● WHAT TO PRODUCE: Write out the records character for character, starting with the line that contains "In the scene, does" and going on through the final line of the records.

Data taken from a collection:
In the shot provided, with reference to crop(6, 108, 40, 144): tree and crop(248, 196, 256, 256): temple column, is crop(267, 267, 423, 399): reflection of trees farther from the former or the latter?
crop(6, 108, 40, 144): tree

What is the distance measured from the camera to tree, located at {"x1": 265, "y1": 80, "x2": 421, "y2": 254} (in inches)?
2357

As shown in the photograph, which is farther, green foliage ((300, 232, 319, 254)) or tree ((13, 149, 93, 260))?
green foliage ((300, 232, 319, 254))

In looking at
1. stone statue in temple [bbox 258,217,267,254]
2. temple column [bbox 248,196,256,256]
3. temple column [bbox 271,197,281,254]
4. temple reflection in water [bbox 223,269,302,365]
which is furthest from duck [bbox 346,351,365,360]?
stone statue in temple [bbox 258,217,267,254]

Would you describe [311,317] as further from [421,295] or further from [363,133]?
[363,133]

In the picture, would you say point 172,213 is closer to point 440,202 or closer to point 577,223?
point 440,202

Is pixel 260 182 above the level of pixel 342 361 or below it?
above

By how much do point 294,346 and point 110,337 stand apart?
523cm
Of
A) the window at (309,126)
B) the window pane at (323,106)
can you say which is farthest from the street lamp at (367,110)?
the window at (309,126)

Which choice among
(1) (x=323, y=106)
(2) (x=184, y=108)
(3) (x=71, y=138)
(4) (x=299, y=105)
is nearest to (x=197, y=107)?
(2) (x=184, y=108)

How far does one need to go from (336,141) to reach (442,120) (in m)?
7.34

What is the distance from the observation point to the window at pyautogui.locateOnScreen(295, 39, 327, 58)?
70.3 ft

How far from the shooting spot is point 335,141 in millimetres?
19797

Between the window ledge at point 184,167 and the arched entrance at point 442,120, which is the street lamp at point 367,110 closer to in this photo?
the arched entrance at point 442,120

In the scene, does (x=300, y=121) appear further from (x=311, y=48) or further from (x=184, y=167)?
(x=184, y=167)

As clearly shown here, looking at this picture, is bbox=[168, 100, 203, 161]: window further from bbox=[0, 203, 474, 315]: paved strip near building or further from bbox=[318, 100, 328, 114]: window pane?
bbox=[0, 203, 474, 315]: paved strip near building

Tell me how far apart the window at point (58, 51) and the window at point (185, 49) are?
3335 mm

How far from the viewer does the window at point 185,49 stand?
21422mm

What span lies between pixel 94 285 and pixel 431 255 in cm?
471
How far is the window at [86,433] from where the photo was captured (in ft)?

● RESULT OF THE TASK:
In the scene, does (x=300, y=121) appear further from (x=311, y=48) or further from (x=184, y=167)?
(x=184, y=167)

As clearly shown here, looking at this picture, is bbox=[168, 100, 203, 161]: window further from bbox=[0, 203, 474, 315]: paved strip near building or further from bbox=[318, 100, 328, 114]: window pane?
bbox=[0, 203, 474, 315]: paved strip near building

Tell me how far apart the window at point (58, 51) and the window at point (185, 49) are?
3335 mm

How far from the viewer does the window at point 185,49 stand?
21422mm

What span lies between pixel 94 285 and pixel 431 255 in cm?
471
How far is the window at [86,433] from where the photo was captured (in ft)?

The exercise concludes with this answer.